Board of Education Stonewalling, Blocking Comments

School District of Philadelphia Board of Education Action Meeting Testimony, May 26, 2022

By Lisa Haver

The Alliance for Philadelphia Public Schools sent a letter to the Board after the April action meeting to ask about how it voted on a bloc of items that approved hundreds of millions of public dollars. One item  alone was for a contract worth over in the words of BM MFL  “a quarter of a billion dollars”. We asked for the exact wording of an amendment approved unanimously by the board and we asked what the words “without penalty” meant when the Board decided to cancel any of the contracts.  We were told 1) to watch the video of the meeting again and 2) to wait for the Board to approve the minutes. Other than that the Board stonewalled us.  

APPS also wrote to ask the Board to change the agenda and vote earlier so that the people can see how they are voting and hear any deliberation on the items.  Two meetings this year so far have ended near 10 PM.  We asked for consideration for the students, parents, educators and community members who care about how the board is voting, especially on the items that they have testified about. The Board has refused and will continue to put the voting at the very end of the meeting, whether that is 9 or 10 pm. 

The Board will vote on 84 items tonight. But they have only allowed 30 general speakers. They know that they are blocking comment on most of the items they are voting on.  They told people who subscribe to twitter that there will be a charter presentation tonight. Oh. 

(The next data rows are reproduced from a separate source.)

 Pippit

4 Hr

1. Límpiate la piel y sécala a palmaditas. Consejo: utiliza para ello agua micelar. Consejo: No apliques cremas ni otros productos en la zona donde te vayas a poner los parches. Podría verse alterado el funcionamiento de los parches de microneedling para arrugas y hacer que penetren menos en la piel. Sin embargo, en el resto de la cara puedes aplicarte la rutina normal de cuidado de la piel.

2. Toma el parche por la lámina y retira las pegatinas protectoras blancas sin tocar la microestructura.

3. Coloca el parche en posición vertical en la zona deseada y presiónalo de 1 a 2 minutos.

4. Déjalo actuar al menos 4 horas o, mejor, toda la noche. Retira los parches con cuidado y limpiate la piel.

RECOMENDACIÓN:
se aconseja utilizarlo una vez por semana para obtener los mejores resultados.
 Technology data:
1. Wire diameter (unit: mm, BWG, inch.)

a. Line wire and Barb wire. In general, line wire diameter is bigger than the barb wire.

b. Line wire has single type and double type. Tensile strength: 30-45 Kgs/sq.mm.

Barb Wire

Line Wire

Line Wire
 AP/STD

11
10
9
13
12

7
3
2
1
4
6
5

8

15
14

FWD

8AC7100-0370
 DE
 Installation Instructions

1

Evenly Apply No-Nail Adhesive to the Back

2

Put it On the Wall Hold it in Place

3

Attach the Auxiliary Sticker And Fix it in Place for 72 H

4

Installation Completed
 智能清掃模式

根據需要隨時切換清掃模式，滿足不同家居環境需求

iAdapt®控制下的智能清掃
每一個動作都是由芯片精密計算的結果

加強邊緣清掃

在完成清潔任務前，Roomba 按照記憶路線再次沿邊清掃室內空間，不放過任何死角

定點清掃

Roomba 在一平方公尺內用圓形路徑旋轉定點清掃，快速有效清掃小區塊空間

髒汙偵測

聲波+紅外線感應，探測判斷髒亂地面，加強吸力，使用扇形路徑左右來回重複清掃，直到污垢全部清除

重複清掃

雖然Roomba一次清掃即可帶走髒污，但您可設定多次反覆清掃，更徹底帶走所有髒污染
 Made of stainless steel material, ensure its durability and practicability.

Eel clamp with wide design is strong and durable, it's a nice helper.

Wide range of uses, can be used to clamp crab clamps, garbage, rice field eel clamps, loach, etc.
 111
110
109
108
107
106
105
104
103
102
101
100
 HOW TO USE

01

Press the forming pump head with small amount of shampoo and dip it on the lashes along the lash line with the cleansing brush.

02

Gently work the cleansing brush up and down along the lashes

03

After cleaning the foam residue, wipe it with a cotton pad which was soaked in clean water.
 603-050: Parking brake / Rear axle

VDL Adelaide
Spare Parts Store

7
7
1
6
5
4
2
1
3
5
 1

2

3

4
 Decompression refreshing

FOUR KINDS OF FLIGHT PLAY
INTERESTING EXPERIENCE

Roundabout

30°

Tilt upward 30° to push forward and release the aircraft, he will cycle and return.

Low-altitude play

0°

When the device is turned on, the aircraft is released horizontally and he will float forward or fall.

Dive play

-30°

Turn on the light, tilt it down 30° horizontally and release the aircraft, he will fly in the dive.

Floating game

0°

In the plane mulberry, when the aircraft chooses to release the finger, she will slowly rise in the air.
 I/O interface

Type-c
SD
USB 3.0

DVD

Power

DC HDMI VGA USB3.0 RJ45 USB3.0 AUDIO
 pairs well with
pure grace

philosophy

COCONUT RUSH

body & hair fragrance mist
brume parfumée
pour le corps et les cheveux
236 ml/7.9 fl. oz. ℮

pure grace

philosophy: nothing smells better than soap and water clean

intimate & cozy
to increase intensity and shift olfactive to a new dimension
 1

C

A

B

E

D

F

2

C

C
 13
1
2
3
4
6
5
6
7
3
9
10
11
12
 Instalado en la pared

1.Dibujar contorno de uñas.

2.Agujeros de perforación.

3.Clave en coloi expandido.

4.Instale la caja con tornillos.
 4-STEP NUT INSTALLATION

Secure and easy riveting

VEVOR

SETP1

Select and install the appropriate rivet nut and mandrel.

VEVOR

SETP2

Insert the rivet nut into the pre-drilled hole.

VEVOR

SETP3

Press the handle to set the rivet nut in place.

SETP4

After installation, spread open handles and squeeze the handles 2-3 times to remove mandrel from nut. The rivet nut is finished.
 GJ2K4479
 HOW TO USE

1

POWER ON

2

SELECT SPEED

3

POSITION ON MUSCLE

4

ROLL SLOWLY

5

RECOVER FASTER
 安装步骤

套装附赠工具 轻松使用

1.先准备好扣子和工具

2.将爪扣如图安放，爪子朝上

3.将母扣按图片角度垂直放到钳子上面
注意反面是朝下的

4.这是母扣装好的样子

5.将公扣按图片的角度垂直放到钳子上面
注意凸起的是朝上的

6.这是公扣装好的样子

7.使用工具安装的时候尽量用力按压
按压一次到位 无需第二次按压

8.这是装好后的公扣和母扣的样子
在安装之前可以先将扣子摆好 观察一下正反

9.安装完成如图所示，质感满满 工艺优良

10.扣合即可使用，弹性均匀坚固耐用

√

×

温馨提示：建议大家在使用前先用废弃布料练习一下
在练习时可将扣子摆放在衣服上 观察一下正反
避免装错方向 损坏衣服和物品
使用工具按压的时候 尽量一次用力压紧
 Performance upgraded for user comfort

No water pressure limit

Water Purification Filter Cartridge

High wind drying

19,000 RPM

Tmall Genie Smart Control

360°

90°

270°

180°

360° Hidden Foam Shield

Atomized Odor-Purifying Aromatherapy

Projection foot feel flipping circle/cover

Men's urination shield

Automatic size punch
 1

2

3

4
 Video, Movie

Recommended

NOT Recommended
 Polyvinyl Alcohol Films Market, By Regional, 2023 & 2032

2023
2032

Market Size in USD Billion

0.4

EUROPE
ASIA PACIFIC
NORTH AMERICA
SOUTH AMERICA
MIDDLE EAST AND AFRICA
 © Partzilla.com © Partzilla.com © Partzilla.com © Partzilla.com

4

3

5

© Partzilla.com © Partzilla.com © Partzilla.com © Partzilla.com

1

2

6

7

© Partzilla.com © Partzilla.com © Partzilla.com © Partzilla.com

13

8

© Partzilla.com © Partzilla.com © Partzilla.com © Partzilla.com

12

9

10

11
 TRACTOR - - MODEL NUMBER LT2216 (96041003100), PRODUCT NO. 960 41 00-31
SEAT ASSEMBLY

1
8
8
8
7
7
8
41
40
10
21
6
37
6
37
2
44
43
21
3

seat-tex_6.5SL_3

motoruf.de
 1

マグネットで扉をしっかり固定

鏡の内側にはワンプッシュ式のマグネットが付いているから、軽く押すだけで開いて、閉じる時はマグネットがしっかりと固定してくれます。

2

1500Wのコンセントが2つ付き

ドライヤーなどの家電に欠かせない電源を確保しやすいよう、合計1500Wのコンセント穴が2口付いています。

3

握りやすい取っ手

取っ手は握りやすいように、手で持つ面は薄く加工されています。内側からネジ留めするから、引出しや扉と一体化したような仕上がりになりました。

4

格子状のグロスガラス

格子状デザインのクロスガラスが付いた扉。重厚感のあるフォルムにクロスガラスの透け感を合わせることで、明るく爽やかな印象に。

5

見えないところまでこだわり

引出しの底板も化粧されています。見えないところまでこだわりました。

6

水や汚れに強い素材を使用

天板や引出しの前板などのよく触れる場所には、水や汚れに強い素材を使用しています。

Capping the number of speakers, cutting their time to 2 minutes, changing the policy on speakers without notice or explanation—all of those are obvious means of speaker suppression by the Board. So is adding items and presentations without notice. How do you sign up to speak on something you don’t know about? So is refusing to answer questions about how they voted and the ramifications for students, families and educators. 

Someday maybe one Board member will break from the pack and speak up for the rights of their constituents.  But I’m not holding my breath.